--- SOURCE DOCUMENT ---
Monday, February 25, 2013


I received the following email from Dennis Beresford about my previous blog posting.   In that earlier essay, I had indicated that I expected my students to study before each class as if a quiz were scheduled even though no quiz was going to be given.   I want them to motivate themselves to do the work rather than leaving the motivation up to me as the teacher.   It is their education.   They should care enough to have the discipline needed to do the work.

I have long argued that students will always do much better in any class if they feel a sense of urgency.   The only question is whether that urgency needs to be externally driven or whether the students can be expected to create it for themselves.  

As many of you will know, Professor Beresford served as the chairman of FASB (Financial Accounting Standards Board) from 1987 until 1997.   Since that time, he has been the Ernst & Young Executive Professor of Accounting in the J. M. Tull School of Accounting at the Terry College of Business at the University of Georgia.   Over the years, he has held an unbelievable number of other prominent positions in the business and accounting world.  

Professor Beresford writes here about his own undergraduate education and the method by which his accounting professor at the University of Southern California created that essential sense of urgency in his students.   I only have a few quick comments.

(1) – I would bet that the students walked into Professor James’ class each day extremely well prepared and, as a result, learned a ton about accounting.   He certainly understood motivation.   I just hope that none of the students had a nervous breakdown.  

(2) – Although this method of teaching seems a bit harsh, do note that it successfully created one of the most influential accountants of the past 50 years:   Dennis Beresford.   You cannot argue against that outcome.   I do not know what happened to all of the other students after graduation but this method worked extremely well in one case.

(3) – Faculty members often complain that students have changed over the years (they have gotten soft and lazy).   From this account, maybe it is not the students who have changed but rather the faculty members who have changed.   Perhaps faculty members were once more willing than today to put these kinds of demands on their students.

--- DATA LINES ---

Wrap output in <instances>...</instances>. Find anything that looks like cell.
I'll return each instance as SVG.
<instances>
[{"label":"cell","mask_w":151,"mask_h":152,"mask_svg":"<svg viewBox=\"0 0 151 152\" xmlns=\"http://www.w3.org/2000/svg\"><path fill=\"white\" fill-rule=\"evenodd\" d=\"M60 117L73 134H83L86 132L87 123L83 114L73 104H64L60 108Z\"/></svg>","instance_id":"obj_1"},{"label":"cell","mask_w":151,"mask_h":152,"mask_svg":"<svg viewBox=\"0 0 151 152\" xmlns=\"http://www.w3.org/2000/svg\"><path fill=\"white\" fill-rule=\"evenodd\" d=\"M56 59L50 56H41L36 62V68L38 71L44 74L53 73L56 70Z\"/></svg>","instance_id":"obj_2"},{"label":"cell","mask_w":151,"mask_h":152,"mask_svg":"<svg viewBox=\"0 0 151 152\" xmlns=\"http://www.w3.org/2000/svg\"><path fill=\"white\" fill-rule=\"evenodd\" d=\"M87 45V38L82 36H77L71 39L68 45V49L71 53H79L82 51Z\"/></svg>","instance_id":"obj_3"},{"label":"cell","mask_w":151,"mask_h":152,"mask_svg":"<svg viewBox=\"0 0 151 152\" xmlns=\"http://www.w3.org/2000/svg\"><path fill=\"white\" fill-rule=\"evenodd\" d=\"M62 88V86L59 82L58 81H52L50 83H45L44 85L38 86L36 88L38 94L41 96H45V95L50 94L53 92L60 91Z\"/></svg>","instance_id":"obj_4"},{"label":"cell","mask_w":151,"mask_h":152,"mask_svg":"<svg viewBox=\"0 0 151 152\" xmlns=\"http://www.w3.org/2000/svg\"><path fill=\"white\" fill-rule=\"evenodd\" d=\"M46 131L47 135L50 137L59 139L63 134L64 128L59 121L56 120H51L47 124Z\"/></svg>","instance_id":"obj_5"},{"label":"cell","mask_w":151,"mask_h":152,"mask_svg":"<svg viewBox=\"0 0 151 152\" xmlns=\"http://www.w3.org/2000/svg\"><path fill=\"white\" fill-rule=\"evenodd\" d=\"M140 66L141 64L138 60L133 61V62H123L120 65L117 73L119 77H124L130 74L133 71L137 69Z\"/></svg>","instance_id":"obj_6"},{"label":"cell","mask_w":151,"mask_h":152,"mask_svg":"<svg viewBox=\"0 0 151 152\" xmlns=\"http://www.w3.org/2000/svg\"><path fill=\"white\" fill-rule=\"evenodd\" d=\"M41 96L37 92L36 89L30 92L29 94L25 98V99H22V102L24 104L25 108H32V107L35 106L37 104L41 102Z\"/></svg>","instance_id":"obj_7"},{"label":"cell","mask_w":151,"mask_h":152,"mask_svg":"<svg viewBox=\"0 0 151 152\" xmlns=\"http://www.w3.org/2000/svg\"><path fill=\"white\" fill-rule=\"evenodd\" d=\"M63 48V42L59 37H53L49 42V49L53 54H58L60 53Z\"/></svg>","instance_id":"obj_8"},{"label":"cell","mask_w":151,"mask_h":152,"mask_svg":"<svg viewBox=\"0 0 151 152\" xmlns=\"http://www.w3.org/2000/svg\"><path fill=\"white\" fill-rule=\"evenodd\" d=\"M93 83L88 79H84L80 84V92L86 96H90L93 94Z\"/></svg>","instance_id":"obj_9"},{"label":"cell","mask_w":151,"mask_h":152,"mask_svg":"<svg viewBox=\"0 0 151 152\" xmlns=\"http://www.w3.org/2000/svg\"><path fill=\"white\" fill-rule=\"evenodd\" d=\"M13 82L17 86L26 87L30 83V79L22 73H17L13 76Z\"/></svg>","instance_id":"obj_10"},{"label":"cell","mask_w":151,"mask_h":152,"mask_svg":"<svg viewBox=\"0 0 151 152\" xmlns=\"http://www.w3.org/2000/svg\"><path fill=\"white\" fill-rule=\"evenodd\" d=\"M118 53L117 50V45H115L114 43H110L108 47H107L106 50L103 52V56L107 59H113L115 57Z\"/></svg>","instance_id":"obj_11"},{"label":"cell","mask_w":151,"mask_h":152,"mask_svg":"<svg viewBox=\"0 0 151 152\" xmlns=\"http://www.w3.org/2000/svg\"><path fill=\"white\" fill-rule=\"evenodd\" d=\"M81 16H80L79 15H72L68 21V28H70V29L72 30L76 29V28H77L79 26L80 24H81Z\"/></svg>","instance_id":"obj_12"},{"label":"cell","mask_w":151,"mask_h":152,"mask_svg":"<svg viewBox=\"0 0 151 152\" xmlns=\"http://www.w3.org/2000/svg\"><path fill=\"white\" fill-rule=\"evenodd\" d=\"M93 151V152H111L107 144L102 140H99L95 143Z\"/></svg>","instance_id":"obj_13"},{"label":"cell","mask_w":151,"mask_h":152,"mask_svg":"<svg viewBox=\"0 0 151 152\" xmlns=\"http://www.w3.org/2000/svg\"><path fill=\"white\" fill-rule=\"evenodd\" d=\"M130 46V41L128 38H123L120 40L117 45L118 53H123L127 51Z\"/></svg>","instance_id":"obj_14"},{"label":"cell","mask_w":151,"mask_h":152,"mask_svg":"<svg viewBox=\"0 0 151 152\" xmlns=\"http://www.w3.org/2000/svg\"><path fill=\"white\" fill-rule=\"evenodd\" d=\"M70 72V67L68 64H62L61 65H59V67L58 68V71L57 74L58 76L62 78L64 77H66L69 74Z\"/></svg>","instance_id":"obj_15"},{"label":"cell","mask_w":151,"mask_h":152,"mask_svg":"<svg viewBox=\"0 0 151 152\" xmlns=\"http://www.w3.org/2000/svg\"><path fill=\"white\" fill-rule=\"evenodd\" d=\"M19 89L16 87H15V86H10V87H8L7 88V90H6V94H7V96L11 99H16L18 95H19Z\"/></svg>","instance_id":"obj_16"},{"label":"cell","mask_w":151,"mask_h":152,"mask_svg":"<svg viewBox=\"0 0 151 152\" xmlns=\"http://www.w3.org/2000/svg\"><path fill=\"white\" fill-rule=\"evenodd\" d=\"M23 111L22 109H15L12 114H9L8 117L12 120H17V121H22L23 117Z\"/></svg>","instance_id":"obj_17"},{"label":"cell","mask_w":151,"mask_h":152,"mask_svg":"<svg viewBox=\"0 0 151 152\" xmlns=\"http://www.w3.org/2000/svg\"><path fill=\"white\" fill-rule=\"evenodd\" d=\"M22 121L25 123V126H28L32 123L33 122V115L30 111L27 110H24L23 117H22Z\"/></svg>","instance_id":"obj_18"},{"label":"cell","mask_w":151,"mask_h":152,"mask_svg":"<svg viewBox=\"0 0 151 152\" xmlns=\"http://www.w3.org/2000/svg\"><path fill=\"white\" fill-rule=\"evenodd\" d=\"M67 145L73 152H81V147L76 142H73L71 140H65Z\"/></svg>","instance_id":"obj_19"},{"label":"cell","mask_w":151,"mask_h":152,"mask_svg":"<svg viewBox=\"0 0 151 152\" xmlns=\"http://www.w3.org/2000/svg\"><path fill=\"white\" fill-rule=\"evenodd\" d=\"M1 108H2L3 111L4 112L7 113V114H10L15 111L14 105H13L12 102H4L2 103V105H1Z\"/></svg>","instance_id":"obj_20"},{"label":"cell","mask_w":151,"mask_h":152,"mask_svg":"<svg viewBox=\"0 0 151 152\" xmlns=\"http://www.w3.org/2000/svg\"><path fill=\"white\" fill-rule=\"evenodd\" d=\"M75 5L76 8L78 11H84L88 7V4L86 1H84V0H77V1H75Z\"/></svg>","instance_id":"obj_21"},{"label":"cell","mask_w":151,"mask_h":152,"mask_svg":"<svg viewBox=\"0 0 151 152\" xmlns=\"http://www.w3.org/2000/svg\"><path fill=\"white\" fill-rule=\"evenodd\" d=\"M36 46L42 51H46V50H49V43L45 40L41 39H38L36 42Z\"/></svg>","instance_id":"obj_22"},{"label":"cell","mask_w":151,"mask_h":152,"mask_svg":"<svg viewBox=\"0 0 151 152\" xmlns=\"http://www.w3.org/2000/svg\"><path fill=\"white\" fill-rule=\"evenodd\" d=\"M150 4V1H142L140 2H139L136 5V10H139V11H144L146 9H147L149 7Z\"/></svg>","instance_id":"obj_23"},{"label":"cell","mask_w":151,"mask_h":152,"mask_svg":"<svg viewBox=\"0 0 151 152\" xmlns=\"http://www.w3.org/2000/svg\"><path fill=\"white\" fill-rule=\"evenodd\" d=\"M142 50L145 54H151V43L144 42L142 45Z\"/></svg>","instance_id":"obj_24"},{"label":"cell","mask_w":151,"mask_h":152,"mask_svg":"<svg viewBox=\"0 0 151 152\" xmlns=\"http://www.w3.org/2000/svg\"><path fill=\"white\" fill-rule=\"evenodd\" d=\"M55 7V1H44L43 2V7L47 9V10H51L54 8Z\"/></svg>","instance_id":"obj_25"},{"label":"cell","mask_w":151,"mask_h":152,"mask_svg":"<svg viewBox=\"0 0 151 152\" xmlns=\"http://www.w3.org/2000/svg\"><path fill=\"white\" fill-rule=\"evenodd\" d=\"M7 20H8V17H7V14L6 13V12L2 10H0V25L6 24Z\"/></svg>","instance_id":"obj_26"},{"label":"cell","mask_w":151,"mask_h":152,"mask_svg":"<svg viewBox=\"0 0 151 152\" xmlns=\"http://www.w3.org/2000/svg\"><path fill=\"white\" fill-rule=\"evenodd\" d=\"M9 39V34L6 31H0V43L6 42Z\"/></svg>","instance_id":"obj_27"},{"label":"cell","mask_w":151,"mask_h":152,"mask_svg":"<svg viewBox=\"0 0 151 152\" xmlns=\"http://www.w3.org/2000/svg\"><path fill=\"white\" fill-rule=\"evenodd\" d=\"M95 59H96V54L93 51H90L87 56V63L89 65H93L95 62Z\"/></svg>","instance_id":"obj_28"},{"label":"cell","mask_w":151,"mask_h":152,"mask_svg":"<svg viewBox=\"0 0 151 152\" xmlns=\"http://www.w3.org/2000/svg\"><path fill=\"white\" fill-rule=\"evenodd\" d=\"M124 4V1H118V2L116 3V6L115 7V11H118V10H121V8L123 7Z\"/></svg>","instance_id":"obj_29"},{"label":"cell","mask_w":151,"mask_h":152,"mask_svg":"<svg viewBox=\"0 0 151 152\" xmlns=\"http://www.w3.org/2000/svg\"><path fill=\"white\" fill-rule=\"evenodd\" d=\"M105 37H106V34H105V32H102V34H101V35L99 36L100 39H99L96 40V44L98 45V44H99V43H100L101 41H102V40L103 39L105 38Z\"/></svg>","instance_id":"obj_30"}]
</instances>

--- REQUIRED TASKS ---
(A) According to the blog post, during which years did Dennis Beresford serve as chairman of FASB?
(B) Copy the blog post word for word from "As many of you" up to and including "and accounting world.".
The rows come from a different source than the blog post.

--- WORKED ANSWERS ---
(A) From 1987 until 1997.

(B)
As many of you will know, Professor Beresford served as the chairman of FASB (Financial Accounting Standards Board) from 1987 until 1997.   Since that time, he has been the Ernst & Young Executive Professor of Accounting in the J. M. Tull School of Accounting at the Terry College of Business at the University of Georgia.   Over the years, he has held an unbelievable number of other prominent positions in the business and accounting world.